「じゃぁな。今日は楽しかったぜ」
エレベータが一階に辿り着き、フロントで事情を話していると聞きなれた声が耳に届く。
「おい佐藤。あれ、茂野じゃないのか?」
「え?……ホントだ。 吾郎く……!?」
声を掛けようとして、手を上げたまでは良かった。
だけど、僕は(恐らく眉村も)その場で固まってしまった。
僕らの目の前で、吾郎君が金髪の男と軽くハグしているのを目撃してしまったから。
信じられない……。
僕らがこんなに心配してたって言うのに。
練習サボって、アメリカ人(しかも男)とデートしてたなんて。
プルプルと腕が奮え怒りが込み上げてくる。
「随分楽しそうだねぇ」
「どわわわぁっ!? と、寿っ、なんだよ驚かすなよ」
声を掛けると異常なほど肩をビクつかせ、仰け反る。
「あれは一体誰なんだい?」
「あれか? あれはギブソンの息子。ギブソンJrだ。 なんか飯おごってくれるって言うからよ〜って、どうかしたのか?」
僕の異変にようやく気が付いたのか、不思議そうに顔を覗き込んでくる。
「ほぉ、お前は代表の練習より、飯に釣られたわけか」
「ん? おぉ、眉村。 お前もどうしたんだよ。 二人とも顔こえぇぞ」
僕と眉村を見比べ事態を把握しようとしている吾郎君の姿に更にイライラが込み上げてくる。

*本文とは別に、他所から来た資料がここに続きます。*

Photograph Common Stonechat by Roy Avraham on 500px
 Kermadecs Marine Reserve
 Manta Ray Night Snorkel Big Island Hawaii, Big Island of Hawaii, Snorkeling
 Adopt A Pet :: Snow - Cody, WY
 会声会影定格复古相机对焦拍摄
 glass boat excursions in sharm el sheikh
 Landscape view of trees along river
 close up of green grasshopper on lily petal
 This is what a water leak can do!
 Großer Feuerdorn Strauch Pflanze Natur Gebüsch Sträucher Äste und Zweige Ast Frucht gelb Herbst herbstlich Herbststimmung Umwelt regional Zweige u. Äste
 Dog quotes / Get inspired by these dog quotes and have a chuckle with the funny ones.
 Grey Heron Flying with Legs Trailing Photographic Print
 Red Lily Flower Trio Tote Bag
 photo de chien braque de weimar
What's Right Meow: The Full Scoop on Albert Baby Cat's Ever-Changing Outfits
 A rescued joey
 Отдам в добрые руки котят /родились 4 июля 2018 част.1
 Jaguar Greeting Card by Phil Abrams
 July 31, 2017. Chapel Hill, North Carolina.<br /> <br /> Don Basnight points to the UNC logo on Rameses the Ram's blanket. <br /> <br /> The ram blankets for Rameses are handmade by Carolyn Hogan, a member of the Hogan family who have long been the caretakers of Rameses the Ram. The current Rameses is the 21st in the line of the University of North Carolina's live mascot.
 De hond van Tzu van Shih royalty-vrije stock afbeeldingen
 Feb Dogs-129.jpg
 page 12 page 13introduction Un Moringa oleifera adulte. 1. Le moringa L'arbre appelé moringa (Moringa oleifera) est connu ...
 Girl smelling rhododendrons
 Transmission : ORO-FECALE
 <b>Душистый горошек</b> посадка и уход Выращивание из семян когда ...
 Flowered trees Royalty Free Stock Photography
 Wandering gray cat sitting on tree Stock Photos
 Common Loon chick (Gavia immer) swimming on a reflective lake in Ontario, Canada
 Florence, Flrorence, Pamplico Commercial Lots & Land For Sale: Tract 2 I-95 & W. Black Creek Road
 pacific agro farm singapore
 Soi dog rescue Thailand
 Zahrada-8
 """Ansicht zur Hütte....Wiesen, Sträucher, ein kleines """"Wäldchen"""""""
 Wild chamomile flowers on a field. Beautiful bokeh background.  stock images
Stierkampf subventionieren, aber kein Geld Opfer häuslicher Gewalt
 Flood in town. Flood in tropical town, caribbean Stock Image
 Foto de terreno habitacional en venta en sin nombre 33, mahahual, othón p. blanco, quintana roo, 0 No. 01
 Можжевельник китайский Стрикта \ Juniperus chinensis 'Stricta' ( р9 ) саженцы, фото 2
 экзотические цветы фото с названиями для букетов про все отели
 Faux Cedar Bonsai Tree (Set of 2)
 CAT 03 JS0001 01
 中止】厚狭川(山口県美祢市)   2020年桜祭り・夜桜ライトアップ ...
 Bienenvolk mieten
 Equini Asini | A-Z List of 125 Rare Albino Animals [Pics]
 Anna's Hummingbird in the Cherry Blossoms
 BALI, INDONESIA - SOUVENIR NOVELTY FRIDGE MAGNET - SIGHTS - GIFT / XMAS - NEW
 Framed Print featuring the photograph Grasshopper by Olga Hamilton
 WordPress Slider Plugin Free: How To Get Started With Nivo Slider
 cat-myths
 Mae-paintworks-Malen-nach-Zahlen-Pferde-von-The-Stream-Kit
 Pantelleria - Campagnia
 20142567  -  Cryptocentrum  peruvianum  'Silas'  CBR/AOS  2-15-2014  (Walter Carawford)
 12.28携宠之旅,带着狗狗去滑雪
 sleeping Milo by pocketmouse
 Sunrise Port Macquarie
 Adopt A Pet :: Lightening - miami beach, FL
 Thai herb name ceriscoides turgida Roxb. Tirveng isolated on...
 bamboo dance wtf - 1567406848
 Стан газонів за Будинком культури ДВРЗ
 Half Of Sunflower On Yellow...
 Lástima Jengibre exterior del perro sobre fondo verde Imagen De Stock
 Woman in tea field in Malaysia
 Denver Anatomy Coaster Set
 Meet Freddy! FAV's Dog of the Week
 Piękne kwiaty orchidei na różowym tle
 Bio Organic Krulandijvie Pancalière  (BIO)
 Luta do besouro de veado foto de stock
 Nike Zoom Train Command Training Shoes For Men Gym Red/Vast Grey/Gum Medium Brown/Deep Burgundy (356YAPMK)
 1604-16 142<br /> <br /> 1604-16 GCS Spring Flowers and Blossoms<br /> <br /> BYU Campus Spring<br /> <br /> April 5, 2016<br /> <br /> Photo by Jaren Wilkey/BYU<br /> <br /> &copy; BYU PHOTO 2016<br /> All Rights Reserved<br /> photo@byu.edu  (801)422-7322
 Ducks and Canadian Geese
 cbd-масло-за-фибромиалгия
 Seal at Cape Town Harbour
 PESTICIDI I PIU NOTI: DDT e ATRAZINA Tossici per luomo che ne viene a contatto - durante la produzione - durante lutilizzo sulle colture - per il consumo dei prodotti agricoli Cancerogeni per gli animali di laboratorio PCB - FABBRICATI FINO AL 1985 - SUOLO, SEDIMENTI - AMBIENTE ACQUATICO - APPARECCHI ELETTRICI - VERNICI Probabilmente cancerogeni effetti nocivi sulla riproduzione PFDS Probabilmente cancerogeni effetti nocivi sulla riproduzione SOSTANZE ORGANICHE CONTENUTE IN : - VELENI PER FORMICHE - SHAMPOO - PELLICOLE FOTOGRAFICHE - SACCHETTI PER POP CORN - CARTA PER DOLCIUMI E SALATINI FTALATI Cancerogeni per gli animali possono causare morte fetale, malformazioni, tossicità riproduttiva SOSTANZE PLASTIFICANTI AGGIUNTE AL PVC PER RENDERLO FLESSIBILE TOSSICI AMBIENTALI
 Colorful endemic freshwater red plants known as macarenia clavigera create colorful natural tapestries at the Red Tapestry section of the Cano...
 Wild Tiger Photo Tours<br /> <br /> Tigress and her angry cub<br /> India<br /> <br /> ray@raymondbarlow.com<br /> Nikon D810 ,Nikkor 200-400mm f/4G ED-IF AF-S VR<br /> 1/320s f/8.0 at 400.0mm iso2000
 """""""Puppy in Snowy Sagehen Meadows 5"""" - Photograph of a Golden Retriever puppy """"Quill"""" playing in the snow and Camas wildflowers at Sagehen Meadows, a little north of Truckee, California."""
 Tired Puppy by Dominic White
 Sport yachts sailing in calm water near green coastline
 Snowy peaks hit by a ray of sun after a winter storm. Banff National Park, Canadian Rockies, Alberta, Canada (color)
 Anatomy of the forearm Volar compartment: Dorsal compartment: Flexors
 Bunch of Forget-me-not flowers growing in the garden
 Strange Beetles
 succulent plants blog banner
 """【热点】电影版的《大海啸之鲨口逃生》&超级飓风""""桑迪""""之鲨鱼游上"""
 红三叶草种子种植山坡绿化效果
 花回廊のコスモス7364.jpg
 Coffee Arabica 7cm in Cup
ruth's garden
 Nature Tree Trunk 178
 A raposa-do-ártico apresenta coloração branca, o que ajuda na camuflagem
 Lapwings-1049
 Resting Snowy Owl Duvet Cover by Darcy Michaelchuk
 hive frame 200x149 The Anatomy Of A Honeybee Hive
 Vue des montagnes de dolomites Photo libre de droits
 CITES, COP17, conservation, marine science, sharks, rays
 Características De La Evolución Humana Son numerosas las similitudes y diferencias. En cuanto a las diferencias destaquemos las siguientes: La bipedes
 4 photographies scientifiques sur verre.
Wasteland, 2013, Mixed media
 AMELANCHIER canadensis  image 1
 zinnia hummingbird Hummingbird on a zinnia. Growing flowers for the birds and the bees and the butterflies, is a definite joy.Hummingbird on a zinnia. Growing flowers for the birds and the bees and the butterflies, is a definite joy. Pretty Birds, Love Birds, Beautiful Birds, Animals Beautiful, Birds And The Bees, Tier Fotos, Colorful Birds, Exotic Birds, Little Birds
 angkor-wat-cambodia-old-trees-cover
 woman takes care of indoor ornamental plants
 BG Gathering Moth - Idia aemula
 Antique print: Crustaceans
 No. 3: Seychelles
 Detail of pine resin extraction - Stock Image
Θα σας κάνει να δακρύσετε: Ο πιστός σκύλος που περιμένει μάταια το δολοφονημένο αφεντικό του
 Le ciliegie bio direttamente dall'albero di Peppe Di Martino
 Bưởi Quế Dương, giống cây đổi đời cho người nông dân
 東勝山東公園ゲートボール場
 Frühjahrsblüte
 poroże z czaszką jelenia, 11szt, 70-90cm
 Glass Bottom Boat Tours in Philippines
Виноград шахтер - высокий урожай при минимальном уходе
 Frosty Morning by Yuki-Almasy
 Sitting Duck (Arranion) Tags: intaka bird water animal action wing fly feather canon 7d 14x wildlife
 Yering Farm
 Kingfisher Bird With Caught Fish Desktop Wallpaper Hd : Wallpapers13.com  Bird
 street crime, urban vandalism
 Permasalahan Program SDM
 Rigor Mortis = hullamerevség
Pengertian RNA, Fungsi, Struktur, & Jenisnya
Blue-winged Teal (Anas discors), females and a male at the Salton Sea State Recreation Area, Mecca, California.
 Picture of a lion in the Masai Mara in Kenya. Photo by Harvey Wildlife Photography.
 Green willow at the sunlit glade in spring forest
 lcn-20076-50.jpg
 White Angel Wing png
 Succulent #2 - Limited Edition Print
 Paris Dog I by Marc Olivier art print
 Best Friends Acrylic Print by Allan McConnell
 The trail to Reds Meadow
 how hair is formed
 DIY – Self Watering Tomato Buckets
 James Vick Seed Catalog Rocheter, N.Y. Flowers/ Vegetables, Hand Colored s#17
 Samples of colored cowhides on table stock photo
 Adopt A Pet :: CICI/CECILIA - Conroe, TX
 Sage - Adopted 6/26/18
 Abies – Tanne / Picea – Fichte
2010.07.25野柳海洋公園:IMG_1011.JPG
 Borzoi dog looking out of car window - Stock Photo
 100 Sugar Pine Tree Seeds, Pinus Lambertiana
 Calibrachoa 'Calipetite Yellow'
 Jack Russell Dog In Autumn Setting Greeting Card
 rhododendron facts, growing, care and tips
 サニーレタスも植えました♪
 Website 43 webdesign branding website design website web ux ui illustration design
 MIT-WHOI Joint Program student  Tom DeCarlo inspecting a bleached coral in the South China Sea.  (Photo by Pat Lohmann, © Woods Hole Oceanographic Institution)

あのジュニアって男……吾郎君と何処までの関係なんだ。
「とにかく、話は部屋でゆっくりと聞かせて貰おうか。 ね、眉村」
「そうだな。 幸い午後はフリーだ」
時間はたっぷりあるからね。
「お、おぃっ!? なんだよ、一体……俺が何をしたって言うんだっ」
焦る吾郎君の両脇を固め、再びエレベーターに乗り込む。
「僕らを心配させる君が悪いんだよ」
「そうだ。諦めろ」
事と次第によっては……お仕置きも考えないとね。